Given how similar the descriptive power plots are, I am surprised that low gamma has much larger weights compared to high gamma or HFA. It looks like you aren't using regularization for your linear regression model. If your features (band pass filters) are highly correlated, the interpretation of the weights might not be meaningful. Have you thought about using ridge regression or lasso to deal with your seemingly highly correlated features? If not then I don't believe it makes sense to try and interpret the weights. It looks like you do use regularized regression later, but looking at the method section for your linear regression model there is no regularization term - so based on that it seems like for this first section it is just standard linear regression. I would suggest also using regularized regression for these analyses as interpreting the weights of linear regression with highly correlated features may be problematic.
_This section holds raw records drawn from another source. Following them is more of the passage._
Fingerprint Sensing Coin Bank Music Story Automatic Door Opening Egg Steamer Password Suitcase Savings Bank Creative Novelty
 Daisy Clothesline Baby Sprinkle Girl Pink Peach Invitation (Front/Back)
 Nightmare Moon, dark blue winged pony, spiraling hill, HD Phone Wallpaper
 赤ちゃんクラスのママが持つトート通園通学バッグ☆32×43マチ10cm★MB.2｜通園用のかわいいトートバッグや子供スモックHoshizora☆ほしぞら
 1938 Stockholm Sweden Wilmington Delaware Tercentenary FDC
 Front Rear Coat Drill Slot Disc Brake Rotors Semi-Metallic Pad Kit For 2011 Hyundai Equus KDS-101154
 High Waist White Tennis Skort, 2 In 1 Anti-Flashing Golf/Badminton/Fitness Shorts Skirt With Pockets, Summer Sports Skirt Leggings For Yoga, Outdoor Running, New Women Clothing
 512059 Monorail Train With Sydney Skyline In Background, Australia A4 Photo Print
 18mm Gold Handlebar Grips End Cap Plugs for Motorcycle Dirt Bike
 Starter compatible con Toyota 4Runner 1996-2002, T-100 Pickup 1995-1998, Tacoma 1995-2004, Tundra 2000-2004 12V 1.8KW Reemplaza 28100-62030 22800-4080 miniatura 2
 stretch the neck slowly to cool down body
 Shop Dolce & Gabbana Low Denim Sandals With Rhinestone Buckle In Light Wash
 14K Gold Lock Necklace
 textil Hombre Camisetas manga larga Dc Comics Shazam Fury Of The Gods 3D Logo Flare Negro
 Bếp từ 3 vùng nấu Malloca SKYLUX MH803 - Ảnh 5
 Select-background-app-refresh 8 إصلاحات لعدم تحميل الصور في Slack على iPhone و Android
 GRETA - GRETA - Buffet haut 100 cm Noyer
The correlation with decoding performance and motor PD impairment is intriguing and I think this analysis and the result is of value to both clinical and basic researchers.
Although not dependent on your main claim, I had a difficult time understanding the logic and the methods of your last section which relates decoding performance with connectivity maps. For example, after reading the methods section, I was still unclear how you determined if a fiber was significant or not. I believe that this section needs more detail and clarity before publication. For example, you have analyses for structural and functional connectivity, but for the functional connectivity I could not find anything in the method section about what the patient was doing when this was computed - were the patients at rest, were they doing the same gripping task? These details are important for understanding the analyses and interpretation.